Only the lines from the one containing "airhorn-frauen-premium-t-shirt.jpg" to the end of the data below belong in the answer, each repeated exactly; no pictures.

[Task material — start]

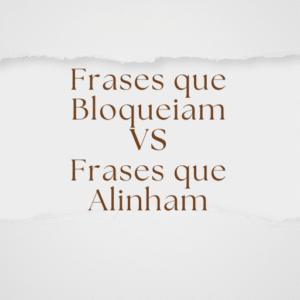 Ebook: Frases que Bloqueiam VS Frases que Alinham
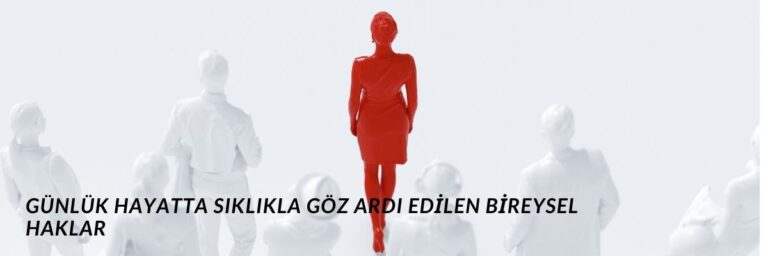 Günlük Hayatta Sıklıkla Göz Ardı Edilen Bireysel Haklar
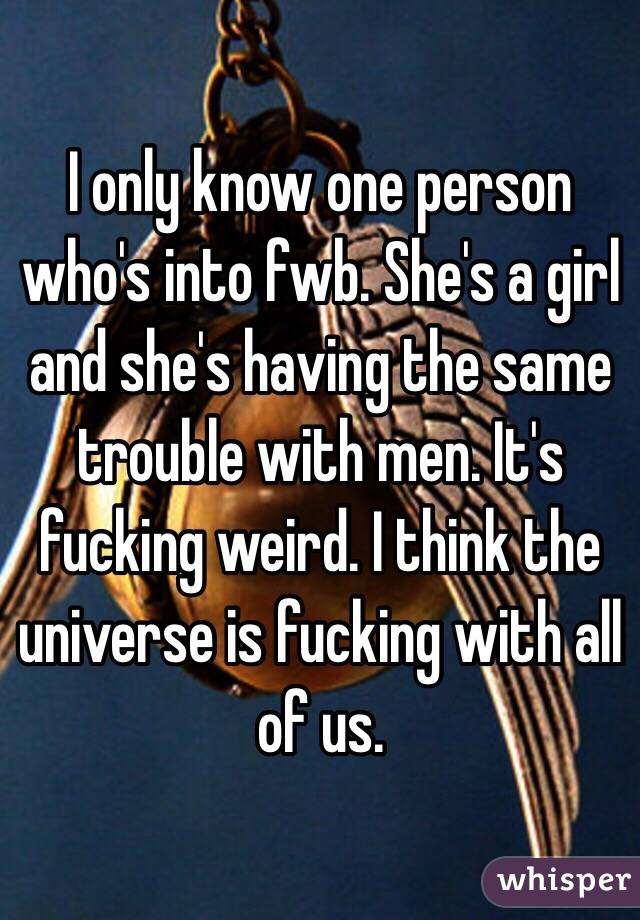 I only know one person who's into fwb. She's a girl and she's having the same trouble with men. It's fucking weird. I think the universe is fucking with all of us. 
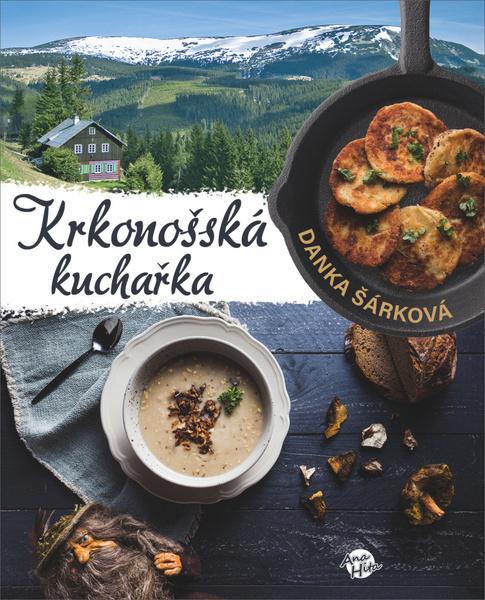 Krkonošská kuchařka - 978-80-87740-58-3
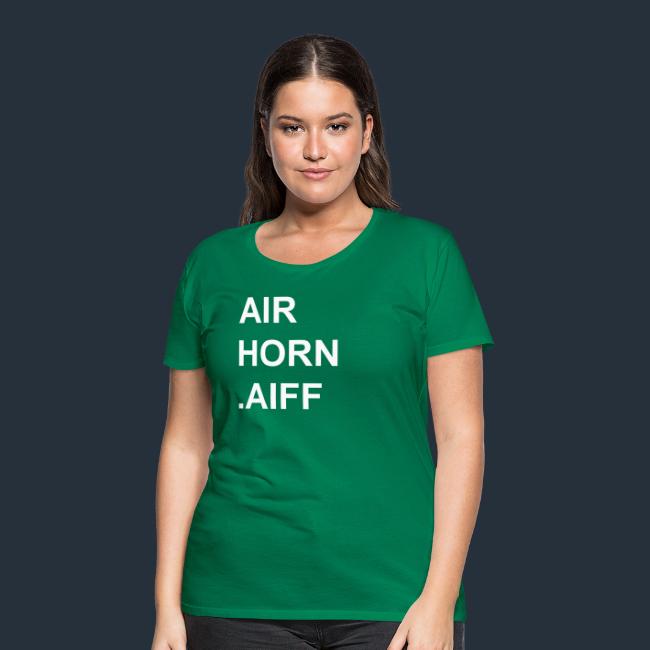 airhorn-frauen-premium-t-shirt.jpg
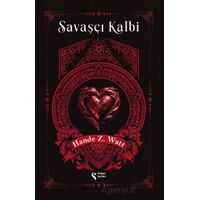 Savaşçı Kalbi 1 - Hande Z. Watt - Doğan Solibri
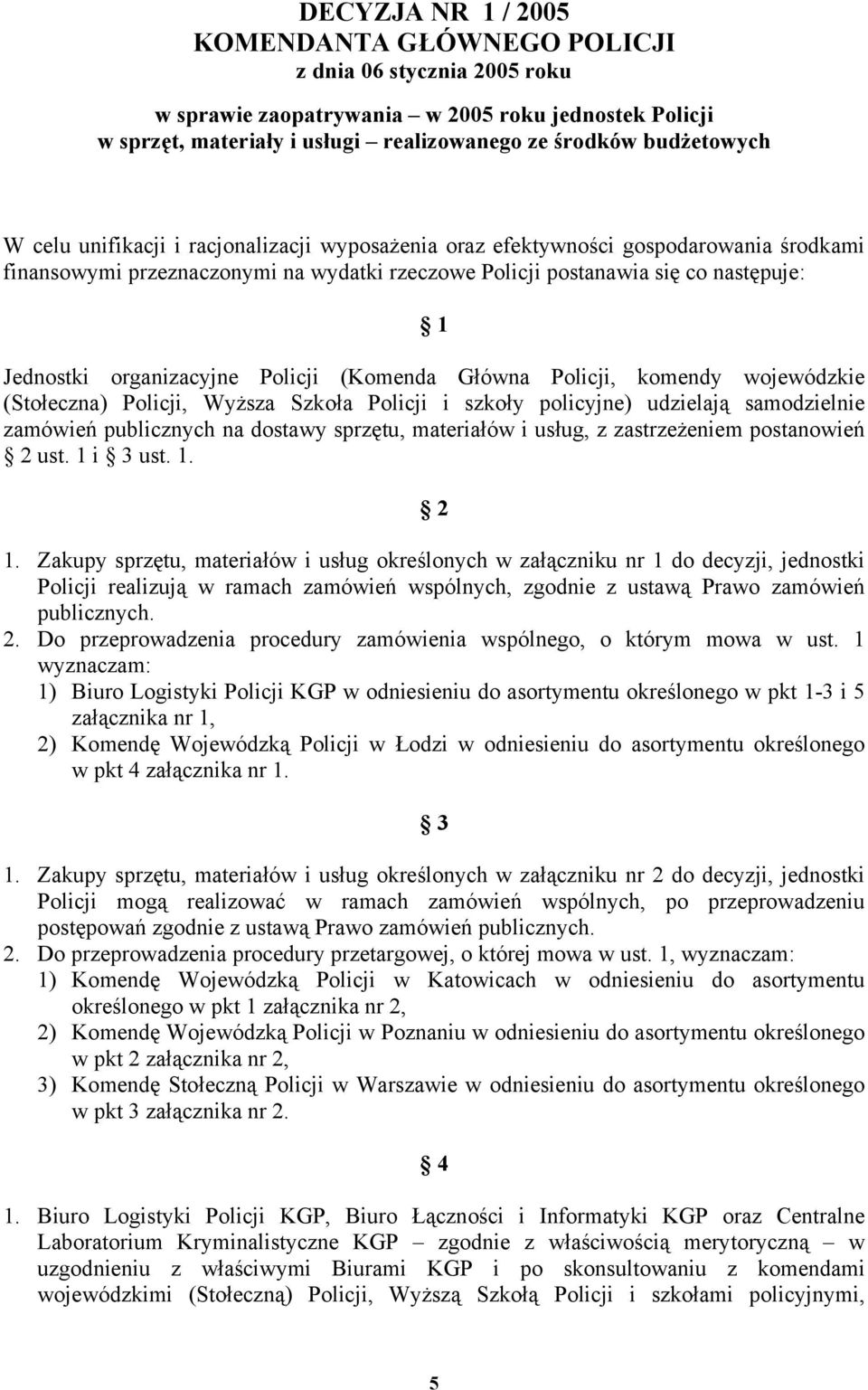 Policji (Komenda Główna Policji, komendy wojewódzkie (Stołeczna) Policji, Wyższa Szkoła Policji i szkoły policyjne) udzielają samodzielnie zamówień publicznych na dostawy sprzętu, materiałów i usług,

[Task material — finish]

Answer box:
 airhorn-frauen-premium-t-shirt.jpg
 Savaşçı Kalbi 1 - Hande Z. Watt - Doğan Solibri
 Policji (Komenda Główna Policji, komendy wojewódzkie (Stołeczna) Policji, Wyższa Szkoła Policji i szkoły policyjne) udzielają samodzielnie zamówień publicznych na dostawy sprzętu, materiałów i usług,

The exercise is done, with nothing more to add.